■ **Exercise task**: Quote exactly the lines running from the line with "How far is boulder" to the end of the entries, including both, and nothing else.

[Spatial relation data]

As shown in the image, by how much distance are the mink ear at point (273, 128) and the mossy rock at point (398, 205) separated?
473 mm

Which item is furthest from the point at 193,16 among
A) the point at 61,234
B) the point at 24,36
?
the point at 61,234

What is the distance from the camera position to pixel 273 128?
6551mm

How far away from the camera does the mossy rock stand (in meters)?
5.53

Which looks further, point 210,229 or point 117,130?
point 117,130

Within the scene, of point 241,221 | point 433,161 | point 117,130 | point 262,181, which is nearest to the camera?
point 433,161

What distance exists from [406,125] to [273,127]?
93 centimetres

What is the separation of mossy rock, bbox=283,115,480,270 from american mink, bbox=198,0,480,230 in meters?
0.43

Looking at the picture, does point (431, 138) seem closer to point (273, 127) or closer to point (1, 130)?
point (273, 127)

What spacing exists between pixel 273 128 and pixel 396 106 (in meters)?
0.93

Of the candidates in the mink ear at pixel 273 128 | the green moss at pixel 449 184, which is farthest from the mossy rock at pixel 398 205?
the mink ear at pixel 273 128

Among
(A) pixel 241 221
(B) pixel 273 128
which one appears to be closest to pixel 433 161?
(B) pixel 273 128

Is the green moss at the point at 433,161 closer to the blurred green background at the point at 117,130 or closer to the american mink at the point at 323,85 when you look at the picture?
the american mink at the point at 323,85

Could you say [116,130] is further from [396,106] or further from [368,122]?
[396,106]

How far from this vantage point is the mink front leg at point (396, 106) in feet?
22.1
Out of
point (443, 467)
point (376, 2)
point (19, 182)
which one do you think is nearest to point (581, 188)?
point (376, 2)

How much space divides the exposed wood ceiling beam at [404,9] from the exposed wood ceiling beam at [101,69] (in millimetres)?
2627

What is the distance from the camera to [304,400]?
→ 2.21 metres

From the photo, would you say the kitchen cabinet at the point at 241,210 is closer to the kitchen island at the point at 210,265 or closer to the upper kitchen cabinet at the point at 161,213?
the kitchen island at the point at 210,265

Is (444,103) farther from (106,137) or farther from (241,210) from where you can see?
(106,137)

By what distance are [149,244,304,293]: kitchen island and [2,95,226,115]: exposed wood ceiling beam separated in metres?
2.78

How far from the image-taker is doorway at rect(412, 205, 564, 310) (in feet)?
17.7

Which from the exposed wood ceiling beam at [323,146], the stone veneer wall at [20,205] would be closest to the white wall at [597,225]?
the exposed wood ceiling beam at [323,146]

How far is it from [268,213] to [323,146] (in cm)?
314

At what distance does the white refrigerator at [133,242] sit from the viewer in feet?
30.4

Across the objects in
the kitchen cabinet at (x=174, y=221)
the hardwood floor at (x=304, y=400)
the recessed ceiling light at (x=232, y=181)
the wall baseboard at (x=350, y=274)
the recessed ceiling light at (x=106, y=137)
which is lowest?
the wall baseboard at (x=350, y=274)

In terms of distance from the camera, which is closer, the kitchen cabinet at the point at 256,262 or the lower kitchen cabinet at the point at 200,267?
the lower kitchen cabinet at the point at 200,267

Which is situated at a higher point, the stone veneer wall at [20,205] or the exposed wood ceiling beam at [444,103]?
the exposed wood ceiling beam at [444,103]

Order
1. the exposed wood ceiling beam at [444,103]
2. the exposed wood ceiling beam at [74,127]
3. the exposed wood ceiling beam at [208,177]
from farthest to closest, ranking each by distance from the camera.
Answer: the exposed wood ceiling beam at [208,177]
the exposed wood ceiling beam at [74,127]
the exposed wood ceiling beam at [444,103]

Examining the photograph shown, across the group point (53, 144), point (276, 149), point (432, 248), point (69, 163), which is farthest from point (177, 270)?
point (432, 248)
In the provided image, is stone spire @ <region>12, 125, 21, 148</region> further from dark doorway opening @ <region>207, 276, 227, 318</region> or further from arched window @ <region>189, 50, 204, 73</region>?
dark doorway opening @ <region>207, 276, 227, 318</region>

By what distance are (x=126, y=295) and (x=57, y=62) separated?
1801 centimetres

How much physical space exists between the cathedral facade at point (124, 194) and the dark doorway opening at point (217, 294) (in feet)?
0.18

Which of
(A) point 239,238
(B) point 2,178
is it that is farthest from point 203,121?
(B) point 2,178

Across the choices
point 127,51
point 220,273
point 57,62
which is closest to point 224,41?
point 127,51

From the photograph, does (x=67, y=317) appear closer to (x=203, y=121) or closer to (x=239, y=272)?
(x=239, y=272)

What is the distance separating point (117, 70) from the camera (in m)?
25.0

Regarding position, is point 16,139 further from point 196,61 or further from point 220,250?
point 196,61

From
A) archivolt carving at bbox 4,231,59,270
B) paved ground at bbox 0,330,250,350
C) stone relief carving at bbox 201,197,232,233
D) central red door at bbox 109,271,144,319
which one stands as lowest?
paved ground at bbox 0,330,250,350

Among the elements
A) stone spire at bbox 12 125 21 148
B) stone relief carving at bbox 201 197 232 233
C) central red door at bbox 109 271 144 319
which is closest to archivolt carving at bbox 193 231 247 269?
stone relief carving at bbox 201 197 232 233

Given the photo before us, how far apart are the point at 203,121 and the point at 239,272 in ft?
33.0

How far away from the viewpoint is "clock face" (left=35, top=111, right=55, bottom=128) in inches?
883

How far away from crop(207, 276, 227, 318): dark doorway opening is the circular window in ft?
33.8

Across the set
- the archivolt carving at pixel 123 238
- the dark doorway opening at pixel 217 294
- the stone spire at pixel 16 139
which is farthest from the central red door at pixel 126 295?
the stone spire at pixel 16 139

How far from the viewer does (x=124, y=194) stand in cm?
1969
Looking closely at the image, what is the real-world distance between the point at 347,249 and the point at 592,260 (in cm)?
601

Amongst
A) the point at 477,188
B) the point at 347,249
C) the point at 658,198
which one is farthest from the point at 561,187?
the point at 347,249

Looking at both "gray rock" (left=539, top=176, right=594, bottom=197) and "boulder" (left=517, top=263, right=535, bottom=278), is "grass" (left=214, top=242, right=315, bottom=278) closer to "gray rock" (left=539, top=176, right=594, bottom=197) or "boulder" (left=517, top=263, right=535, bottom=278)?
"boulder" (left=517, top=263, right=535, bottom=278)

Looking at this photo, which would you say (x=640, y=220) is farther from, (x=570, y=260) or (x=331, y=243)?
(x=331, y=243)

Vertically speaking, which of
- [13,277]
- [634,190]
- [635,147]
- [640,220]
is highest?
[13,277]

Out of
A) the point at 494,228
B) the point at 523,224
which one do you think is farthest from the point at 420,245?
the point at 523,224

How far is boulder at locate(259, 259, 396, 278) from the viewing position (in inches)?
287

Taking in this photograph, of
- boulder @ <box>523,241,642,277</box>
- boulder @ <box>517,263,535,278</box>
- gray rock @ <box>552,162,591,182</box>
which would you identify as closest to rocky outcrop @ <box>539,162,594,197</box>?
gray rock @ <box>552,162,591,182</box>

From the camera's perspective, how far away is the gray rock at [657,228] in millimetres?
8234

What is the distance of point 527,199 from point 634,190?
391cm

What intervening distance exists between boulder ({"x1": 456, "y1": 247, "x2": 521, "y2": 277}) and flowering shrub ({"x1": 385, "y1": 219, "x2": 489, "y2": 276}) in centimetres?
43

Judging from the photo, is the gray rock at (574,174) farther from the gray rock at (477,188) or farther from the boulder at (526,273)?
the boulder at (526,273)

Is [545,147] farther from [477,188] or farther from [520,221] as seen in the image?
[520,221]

■ **Problem solution**:
How far is boulder at locate(259, 259, 396, 278) from the viewing position (in inches)?
287

Taking in this photograph, of
- boulder @ <box>523,241,642,277</box>
- boulder @ <box>517,263,535,278</box>
- gray rock @ <box>552,162,591,182</box>
which would you identify as closest to rocky outcrop @ <box>539,162,594,197</box>?
gray rock @ <box>552,162,591,182</box>

From the camera's perspective, how far away is the gray rock at [657,228] in millimetres?
8234

What is the distance of point 527,199 from point 634,190?
391cm

What intervening distance exists between boulder ({"x1": 456, "y1": 247, "x2": 521, "y2": 277}) and flowering shrub ({"x1": 385, "y1": 219, "x2": 489, "y2": 276}) in centimetres?
43

Judging from the photo, is the gray rock at (574,174) farther from the gray rock at (477,188) or farther from the boulder at (526,273)?
the boulder at (526,273)

Is [545,147] farther from [477,188] or farther from [520,221] as seen in the image?
[520,221]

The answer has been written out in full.